[[ DATA LISTING open ]]

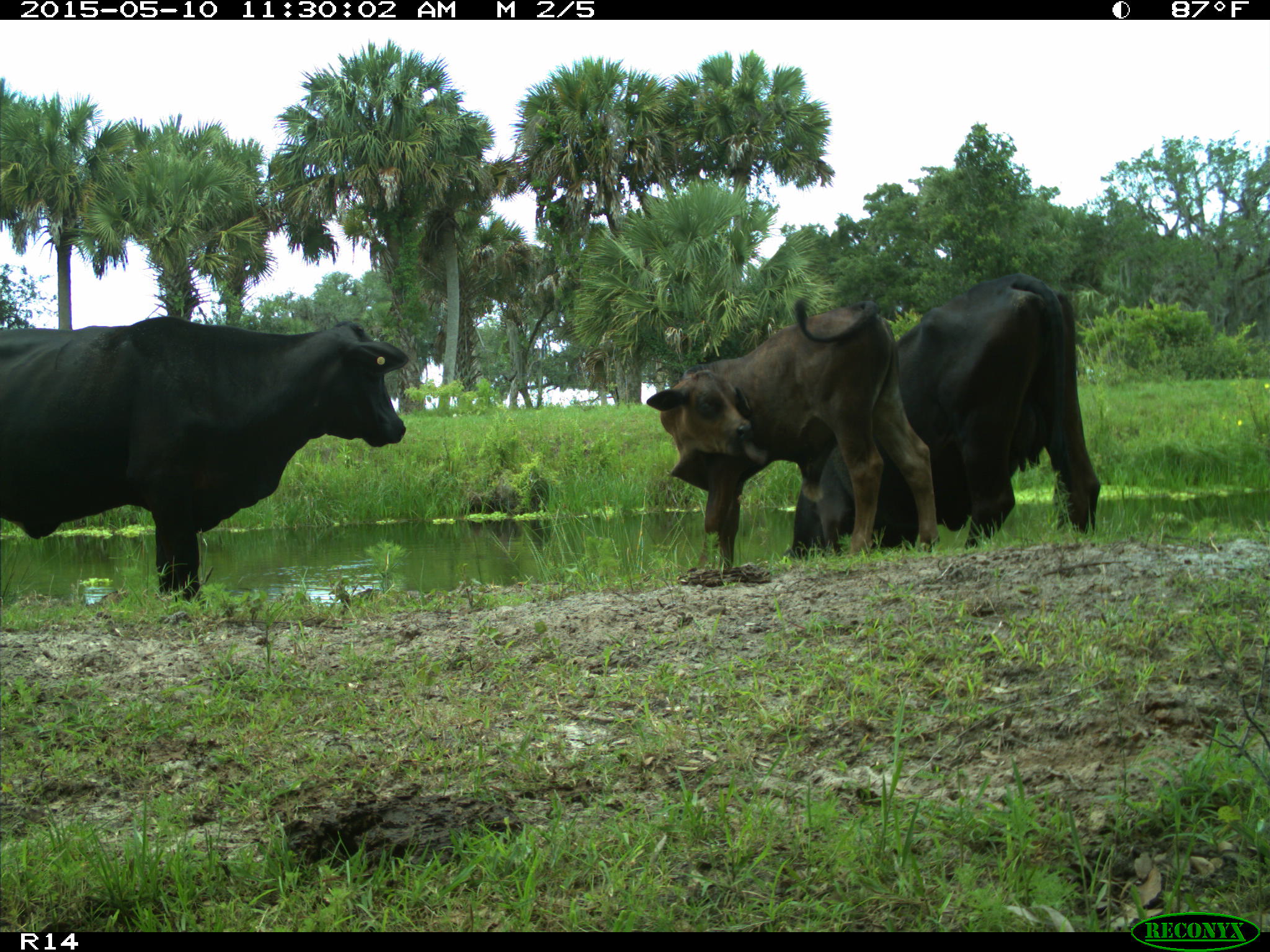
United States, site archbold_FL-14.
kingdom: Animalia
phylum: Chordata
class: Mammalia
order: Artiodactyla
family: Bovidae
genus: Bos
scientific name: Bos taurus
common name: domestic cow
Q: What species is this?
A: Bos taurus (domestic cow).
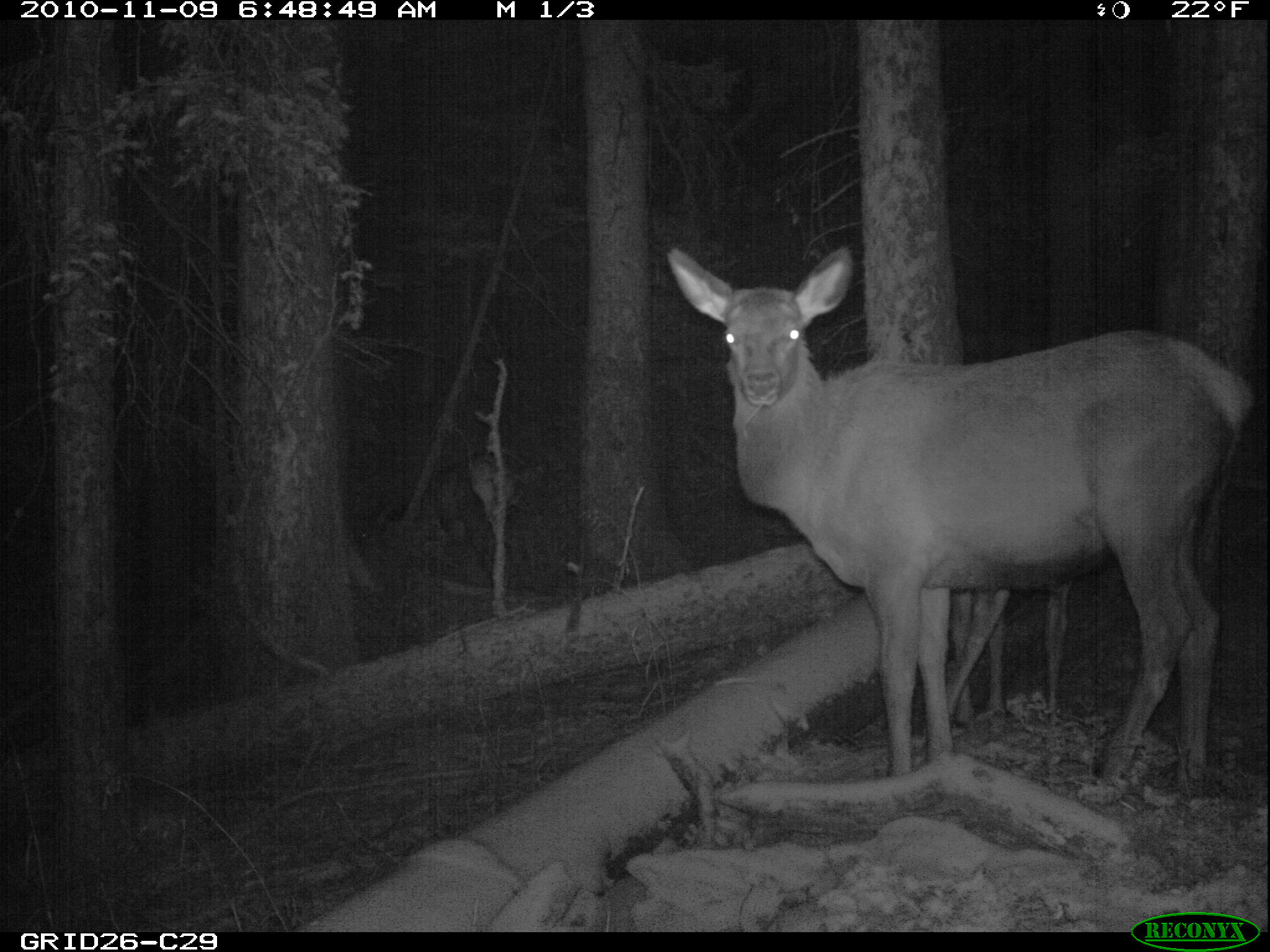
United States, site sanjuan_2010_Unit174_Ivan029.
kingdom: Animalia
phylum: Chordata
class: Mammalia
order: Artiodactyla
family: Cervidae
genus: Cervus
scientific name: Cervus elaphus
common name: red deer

[[ DATA LISTING closed ]]
[[ DATA LISTING open ]]

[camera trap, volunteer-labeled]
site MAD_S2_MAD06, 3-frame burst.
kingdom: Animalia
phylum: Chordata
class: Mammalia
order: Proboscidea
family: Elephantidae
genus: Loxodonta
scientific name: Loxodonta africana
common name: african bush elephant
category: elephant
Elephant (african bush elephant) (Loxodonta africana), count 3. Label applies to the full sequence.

[[ DATA LISTING closed ]]
[[ DATA LISTING open ]]

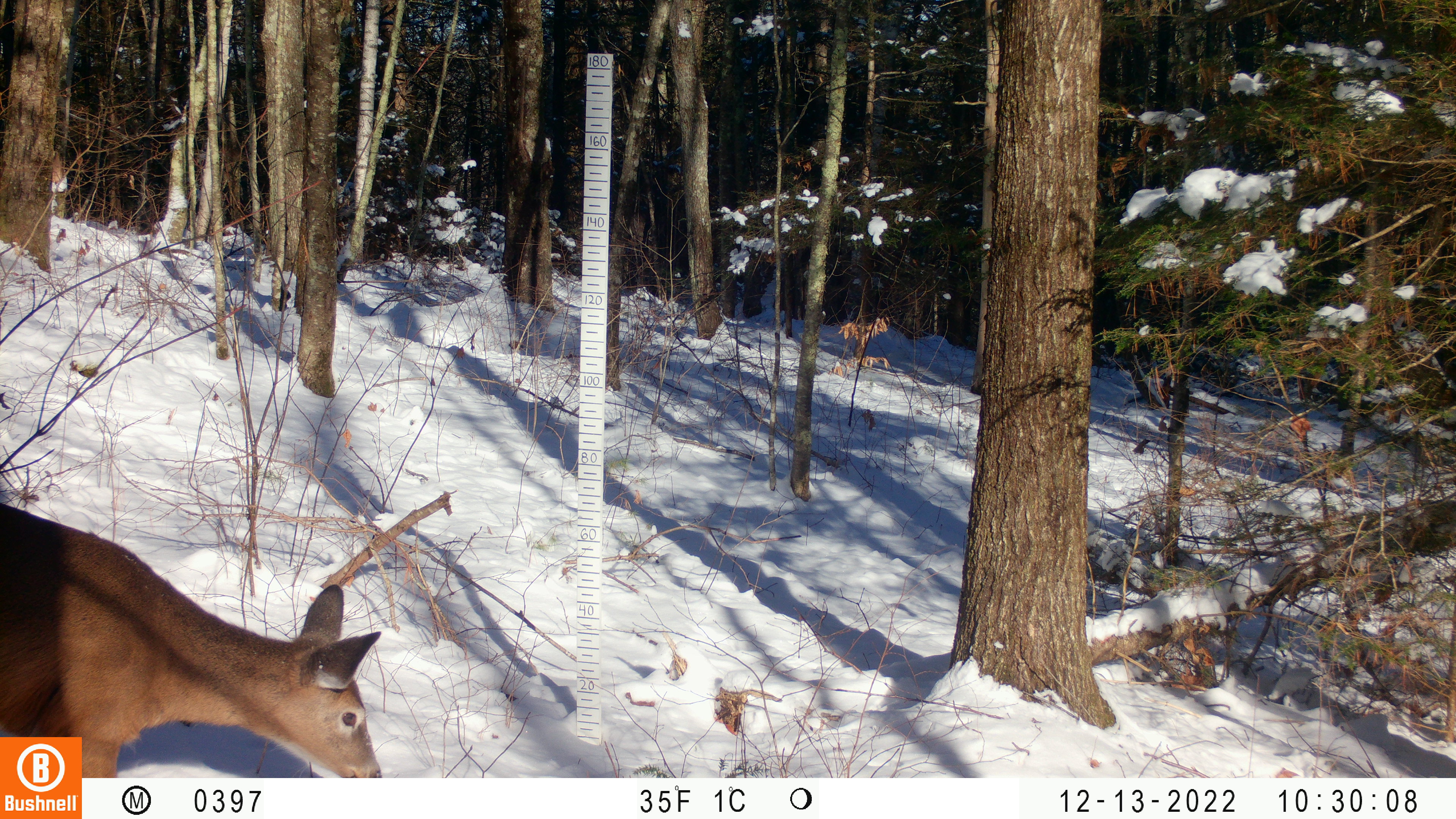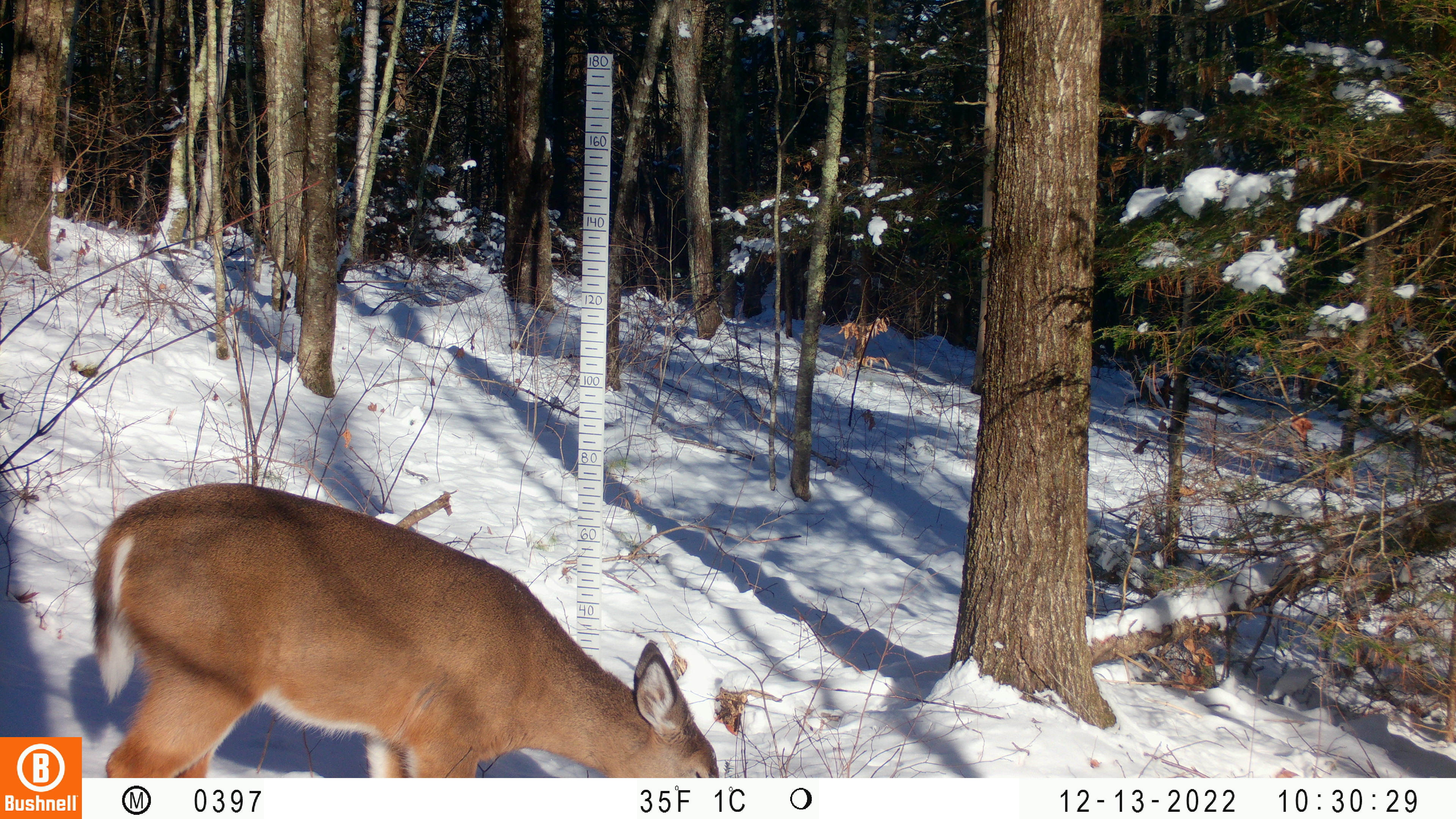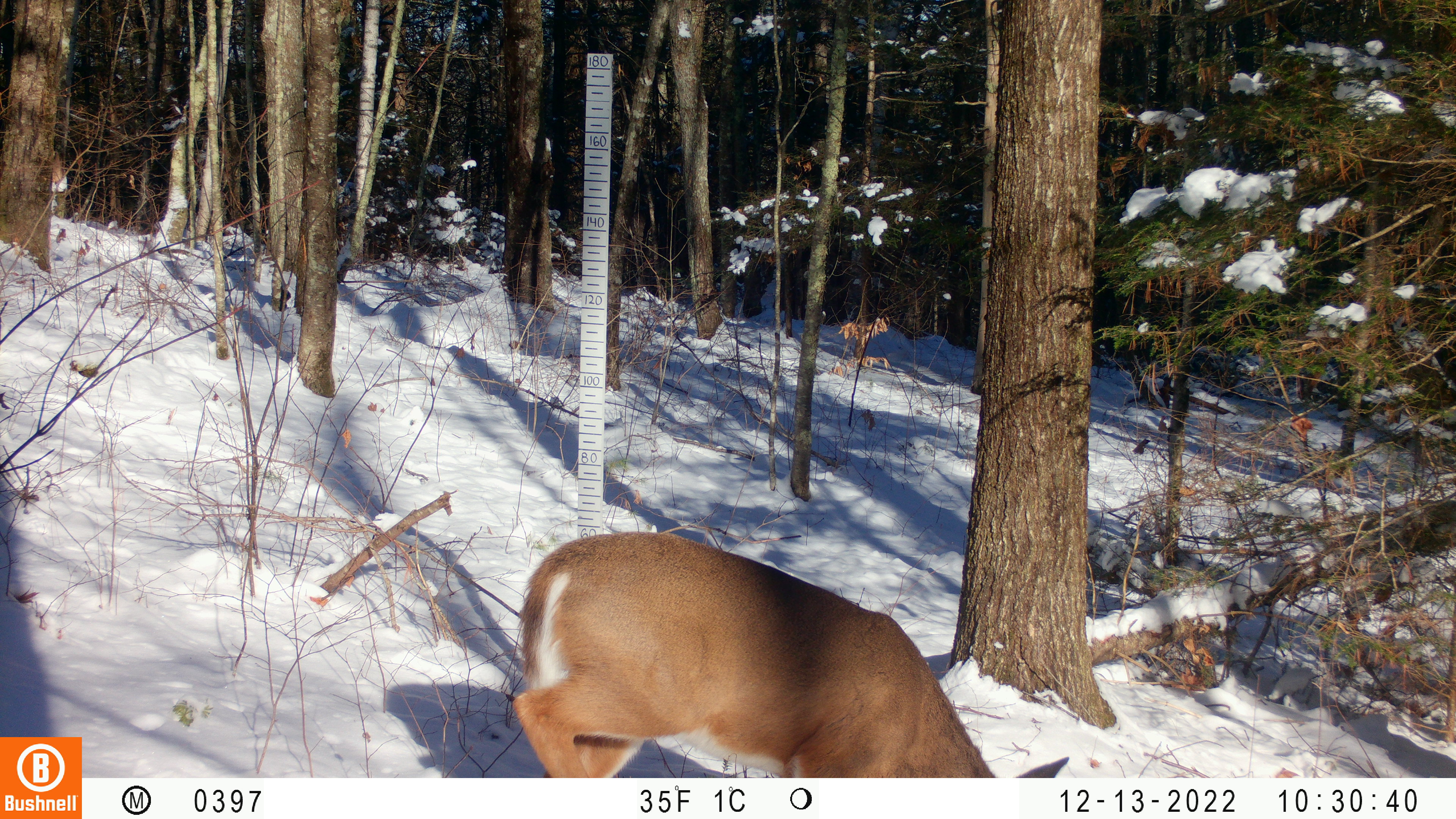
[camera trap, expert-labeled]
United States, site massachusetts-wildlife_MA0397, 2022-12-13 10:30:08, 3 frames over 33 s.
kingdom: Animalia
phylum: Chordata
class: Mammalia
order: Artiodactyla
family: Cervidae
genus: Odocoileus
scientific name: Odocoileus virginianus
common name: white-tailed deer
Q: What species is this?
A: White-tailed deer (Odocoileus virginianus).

[[ DATA LISTING closed ]]

● EXERCISE DETAILS
Reply with the number of lines in the data above that contain "labeled", and with nothing else.

● SOLUTION TO THE PROBLEM
2